Emergency Heart Surgery Prompts Police Officer to Help in Puerto Rico

Detective Chris Decker with New Hampshire State Police had a chance to protect the lives that saved his.

"Their security team walked off the job," Decker said, describing a makeshift hospital in Puerto Rico.

He was there volunteering in November, helping to get supplies to people who live in rural parts of the hurricane-ravaged island.

While his team was preparing to make a delivery, they discovered the hospital had been left without proper protection.

"They've got generators, they've got medications, food and water," he said.

Also inside was staff from Massachusetts General Hospital, including nurse Catherine Liberles.

"It was at that point that Chris and his buddies from New Hampshire State Police signed up to help anyway they could," she said.

Decker underwent emergency open heart surgery Mother's Day weekend and has always thought about ways to repay the doctors who saved his life.

"Amazing people, absolutely amazing people," is how Decker describes the doctor and staff that saved him.

Dr.

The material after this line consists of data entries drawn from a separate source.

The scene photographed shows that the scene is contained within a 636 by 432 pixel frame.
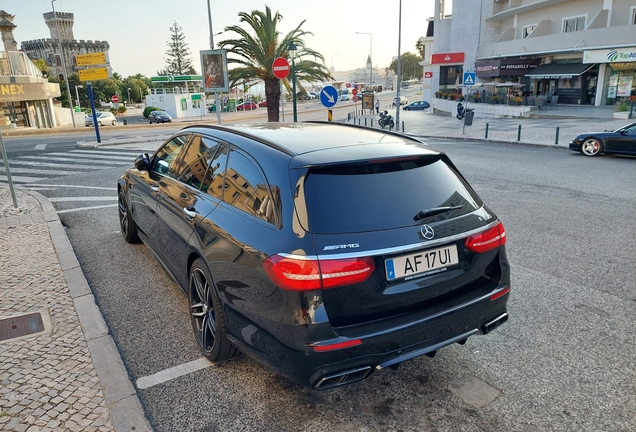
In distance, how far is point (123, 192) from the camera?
6.14m

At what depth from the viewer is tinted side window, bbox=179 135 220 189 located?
153 inches

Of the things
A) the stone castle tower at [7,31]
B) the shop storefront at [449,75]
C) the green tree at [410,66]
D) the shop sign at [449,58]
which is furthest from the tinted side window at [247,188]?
the green tree at [410,66]

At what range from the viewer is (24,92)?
36.4 meters

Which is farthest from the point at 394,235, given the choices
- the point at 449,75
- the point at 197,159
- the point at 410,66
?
the point at 410,66

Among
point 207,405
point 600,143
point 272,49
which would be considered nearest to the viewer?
point 207,405

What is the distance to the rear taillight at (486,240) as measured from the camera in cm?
303

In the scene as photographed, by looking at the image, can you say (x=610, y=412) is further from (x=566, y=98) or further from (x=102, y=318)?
Answer: (x=566, y=98)

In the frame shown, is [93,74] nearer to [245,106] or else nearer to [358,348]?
[358,348]

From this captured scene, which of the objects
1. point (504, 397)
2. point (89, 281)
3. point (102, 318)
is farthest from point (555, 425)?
point (89, 281)

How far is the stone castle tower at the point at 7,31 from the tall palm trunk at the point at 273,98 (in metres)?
43.0

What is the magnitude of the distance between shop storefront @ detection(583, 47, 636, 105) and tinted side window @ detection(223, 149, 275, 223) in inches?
1400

Thoralf Sundt performed his bypass surgery after he suffered a "widow-maker heart attack."

"There are two arteries on the heart, the arteries that bring the blood supply to the muscle," said Dr Sundt, the director of the Corrigan Minehan Heart Center and chief of Cardiac Surgery.

Decker's artery that supplies blood to two-thirds of his heart was blocked.

"I basically resigned myself to the fact that I was dying," Decker said.

When describing his recovery after surgery Dr. Sundt said, "his heart responded beautifully."

Since then, he's even hiked Mount Washington.

"Exactly 100 days from my surgery, my older daughter and I hiked Mount Washington," said Decker. "Took me four hours but I got to the top."